Towards the end of the school year, during a particularly hard time in our course of infertility treatment, I found myself on a street full of smaller houses with detached garages and small front yards. I was walking slowly, admiring the froth of pink and purple flowers spilling out from under porches and the clematis that climbed the wrought iron railings. As I passed one house a woman on the front porch called to me.
“Wait up! Wait up!” she said, waving. “Would you walk with me?”
I stood in the driveway as she made her way down the porch steps. She was an elderly woman wearing a khaki trench coat with a blue gauzy scarf tied over her hair.
“I like to go for a morning walk,” she said. “But I worry about falling. Most mornings my friend comes with me but she’s busy today so I thought I’d wait and see if someone came by.”
She took my arm and we started walking. She had a dedicated route so I let her lead the way and my pace slowed down considerably as we made our way around her block.

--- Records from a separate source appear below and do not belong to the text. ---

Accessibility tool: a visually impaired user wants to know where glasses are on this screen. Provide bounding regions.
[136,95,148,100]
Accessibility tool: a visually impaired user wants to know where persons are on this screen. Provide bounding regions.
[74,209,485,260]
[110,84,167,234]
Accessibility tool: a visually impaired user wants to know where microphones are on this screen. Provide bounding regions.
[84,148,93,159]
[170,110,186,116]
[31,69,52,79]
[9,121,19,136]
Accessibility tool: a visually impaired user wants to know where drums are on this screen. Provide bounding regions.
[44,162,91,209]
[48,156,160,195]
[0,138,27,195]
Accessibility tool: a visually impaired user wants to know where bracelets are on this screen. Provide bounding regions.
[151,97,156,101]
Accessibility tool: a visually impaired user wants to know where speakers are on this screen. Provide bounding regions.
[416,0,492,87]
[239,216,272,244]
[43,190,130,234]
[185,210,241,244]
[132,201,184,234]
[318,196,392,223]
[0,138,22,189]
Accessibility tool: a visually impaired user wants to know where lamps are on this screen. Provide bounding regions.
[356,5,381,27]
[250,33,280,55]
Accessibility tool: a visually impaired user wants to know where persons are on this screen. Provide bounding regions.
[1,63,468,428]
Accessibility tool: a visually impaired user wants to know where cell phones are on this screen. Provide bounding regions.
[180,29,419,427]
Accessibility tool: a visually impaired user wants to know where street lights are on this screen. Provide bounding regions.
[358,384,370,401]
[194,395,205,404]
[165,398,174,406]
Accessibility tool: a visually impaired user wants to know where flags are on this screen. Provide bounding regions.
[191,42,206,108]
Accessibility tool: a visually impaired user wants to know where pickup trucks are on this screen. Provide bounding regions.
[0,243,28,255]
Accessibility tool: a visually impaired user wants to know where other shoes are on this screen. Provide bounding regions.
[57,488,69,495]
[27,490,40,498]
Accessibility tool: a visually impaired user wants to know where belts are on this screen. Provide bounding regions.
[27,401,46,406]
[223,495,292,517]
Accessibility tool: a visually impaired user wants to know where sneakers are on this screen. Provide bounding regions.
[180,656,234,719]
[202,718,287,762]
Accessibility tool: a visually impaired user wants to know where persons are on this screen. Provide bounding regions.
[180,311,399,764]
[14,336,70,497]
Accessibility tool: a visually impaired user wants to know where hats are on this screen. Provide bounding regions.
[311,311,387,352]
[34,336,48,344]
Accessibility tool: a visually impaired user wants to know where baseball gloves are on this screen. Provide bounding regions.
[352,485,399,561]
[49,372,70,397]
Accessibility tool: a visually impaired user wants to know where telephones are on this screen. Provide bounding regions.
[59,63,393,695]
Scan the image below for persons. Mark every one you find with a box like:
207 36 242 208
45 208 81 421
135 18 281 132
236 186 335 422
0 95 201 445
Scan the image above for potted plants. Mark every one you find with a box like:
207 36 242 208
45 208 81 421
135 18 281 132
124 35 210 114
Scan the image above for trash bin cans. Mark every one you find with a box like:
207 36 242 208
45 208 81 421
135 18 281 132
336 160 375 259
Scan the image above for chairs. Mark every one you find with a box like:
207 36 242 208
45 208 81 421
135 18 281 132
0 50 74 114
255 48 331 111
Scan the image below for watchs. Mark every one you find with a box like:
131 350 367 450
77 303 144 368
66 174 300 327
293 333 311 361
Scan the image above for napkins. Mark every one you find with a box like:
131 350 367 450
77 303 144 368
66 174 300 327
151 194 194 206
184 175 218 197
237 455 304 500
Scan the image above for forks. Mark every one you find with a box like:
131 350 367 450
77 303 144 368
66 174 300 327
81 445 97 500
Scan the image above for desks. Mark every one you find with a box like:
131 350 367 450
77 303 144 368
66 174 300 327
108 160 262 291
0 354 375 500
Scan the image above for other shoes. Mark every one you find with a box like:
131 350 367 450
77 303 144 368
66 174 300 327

We talked about her sons and their children. We talked about their jobs and their wives and their troubles. She told me about her husband who she divorced when her sons were teens. She was matter-of-fact and a little bossy. I’ve always been partial to bossy women so I liked her.
When she asked about my own family, my throat caught when I told her I had an only child and I found myself confessing to her that we were unsuccessfully trying to have another one. I was hoping she’d say something prescient (in those days I was always looking for signs) so my heart skipped when she said, “Oh well, you’ll have another baby” but then she added, “Or not.” She shrugged.
I could barely hear her after the shrug. The shrug hurt. “Or not,” she said, dismissively. I tuned out her chattering as we rounded the corner back towards her house. When we arrived at her driveway and she let my arm go to make her way back inside, I was happy to leave her. I didn’t know her name and I didn’t care to know it.
I picked my pace back up to get to my son’s school before class let out and I fought back tears as I went.
But I was thinking about it. I thought about it while I collected my son and helped him buckle his carseat. I thought about it on the drive home. I thought about it while I fixed the after school snack.
At first I ran her words over in my mind as a way to relive the hurt, like pressing a bruise for no good reason. How dare she! She couldn’t even spare a moment of sympathy? So like the rest of the world! So unfair! So bitter and sad and mean! Everything that infertility already was, tied up in those two dismissive words.
But as the afternoon wore on I started thinking about how things look from an 80-something year perspective. I thought about how many life crises she must have experienced and witnessed happening to her friends and to the people she loved. I realized that at some point in my own life this would be a particular crisis that I would no longer be living. It would be a crisis I had already gone through and I would know the ending. I wouldn’t be here, stuck in the not knowing. Someday, if luck was on my side, I would be eighty-something, too, and I would no longer be an infertile woman. I would have another baby … or not.
And when I thought of that, I was no longer so angry at my walking companion. Instead I realized that this was my first peek — my very first peek — at resolution. I was still knee deep in my experience but when I think back, I see that was my first therapeutic moment towards an end point. That’s when I finally saw a light way, way, way off in the distance.